SET PROBLEM =
Your task is to print all of the data word for word.

(Data records)
(begin)
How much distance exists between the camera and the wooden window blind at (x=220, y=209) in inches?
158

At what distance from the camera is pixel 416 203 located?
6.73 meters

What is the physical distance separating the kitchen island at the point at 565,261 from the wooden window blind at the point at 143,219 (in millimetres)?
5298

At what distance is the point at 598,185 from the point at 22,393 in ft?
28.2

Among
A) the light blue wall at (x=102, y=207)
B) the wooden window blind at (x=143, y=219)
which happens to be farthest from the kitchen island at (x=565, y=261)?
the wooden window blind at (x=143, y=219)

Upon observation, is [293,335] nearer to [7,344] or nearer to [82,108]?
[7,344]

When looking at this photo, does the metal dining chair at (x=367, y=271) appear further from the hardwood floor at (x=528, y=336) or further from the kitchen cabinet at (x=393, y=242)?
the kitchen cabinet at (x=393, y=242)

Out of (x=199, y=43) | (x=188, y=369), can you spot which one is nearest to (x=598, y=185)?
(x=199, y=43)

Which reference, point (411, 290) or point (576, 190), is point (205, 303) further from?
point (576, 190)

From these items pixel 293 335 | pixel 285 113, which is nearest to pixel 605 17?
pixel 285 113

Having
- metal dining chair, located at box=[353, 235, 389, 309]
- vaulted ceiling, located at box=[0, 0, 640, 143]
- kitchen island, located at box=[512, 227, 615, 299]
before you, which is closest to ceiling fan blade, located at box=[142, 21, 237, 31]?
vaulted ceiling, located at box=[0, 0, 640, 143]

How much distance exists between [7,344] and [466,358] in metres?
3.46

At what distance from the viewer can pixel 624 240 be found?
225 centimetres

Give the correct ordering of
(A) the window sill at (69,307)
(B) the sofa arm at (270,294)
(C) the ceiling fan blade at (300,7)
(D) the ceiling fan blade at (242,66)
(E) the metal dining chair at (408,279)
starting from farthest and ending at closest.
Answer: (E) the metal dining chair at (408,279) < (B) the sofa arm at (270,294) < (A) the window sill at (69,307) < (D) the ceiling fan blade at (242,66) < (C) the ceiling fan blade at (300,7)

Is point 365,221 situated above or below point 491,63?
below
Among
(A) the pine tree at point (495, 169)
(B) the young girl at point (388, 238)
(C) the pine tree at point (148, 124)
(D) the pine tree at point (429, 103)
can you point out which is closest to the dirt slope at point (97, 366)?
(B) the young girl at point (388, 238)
(end)
SOLVED EXERCISE =
How much distance exists between the camera and the wooden window blind at (x=220, y=209) in inches?
158

At what distance from the camera is pixel 416 203 located?
6.73 meters

What is the physical distance separating the kitchen island at the point at 565,261 from the wooden window blind at the point at 143,219 (in millimetres)?
5298

At what distance is the point at 598,185 from the point at 22,393 in ft?
28.2

Among
A) the light blue wall at (x=102, y=207)
B) the wooden window blind at (x=143, y=219)
which happens to be farthest from the kitchen island at (x=565, y=261)?
the wooden window blind at (x=143, y=219)

Upon observation, is [293,335] nearer to [7,344] or nearer to [82,108]?
[7,344]

When looking at this photo, does the metal dining chair at (x=367, y=271) appear further from the hardwood floor at (x=528, y=336) or further from the kitchen cabinet at (x=393, y=242)?
the kitchen cabinet at (x=393, y=242)

Out of (x=199, y=43) | (x=188, y=369), can you spot which one is nearest to (x=598, y=185)?
(x=199, y=43)

Which reference, point (411, 290) or point (576, 190), is point (205, 303) further from?
point (576, 190)

From these items pixel 293 335 | pixel 285 113, which is nearest to pixel 605 17?
pixel 285 113

Having
- metal dining chair, located at box=[353, 235, 389, 309]
- vaulted ceiling, located at box=[0, 0, 640, 143]
- kitchen island, located at box=[512, 227, 615, 299]
before you, which is closest to ceiling fan blade, located at box=[142, 21, 237, 31]?
vaulted ceiling, located at box=[0, 0, 640, 143]

How much distance exists between [7,344] and [466,358] in metres?
3.46

At what distance from the viewer can pixel 624 240 be found?
225 centimetres

Give the correct ordering of
(A) the window sill at (69,307)
(B) the sofa arm at (270,294)
(C) the ceiling fan blade at (300,7)
(D) the ceiling fan blade at (242,66)
(E) the metal dining chair at (408,279)
starting from farthest and ending at closest.
Answer: (E) the metal dining chair at (408,279) < (B) the sofa arm at (270,294) < (A) the window sill at (69,307) < (D) the ceiling fan blade at (242,66) < (C) the ceiling fan blade at (300,7)

Is point 365,221 situated above or below point 491,63?
below
Among
(A) the pine tree at point (495, 169)
(B) the young girl at point (388, 238)
(C) the pine tree at point (148, 124)
(D) the pine tree at point (429, 103)
can you point out which is closest to the dirt slope at point (97, 366)?
(B) the young girl at point (388, 238)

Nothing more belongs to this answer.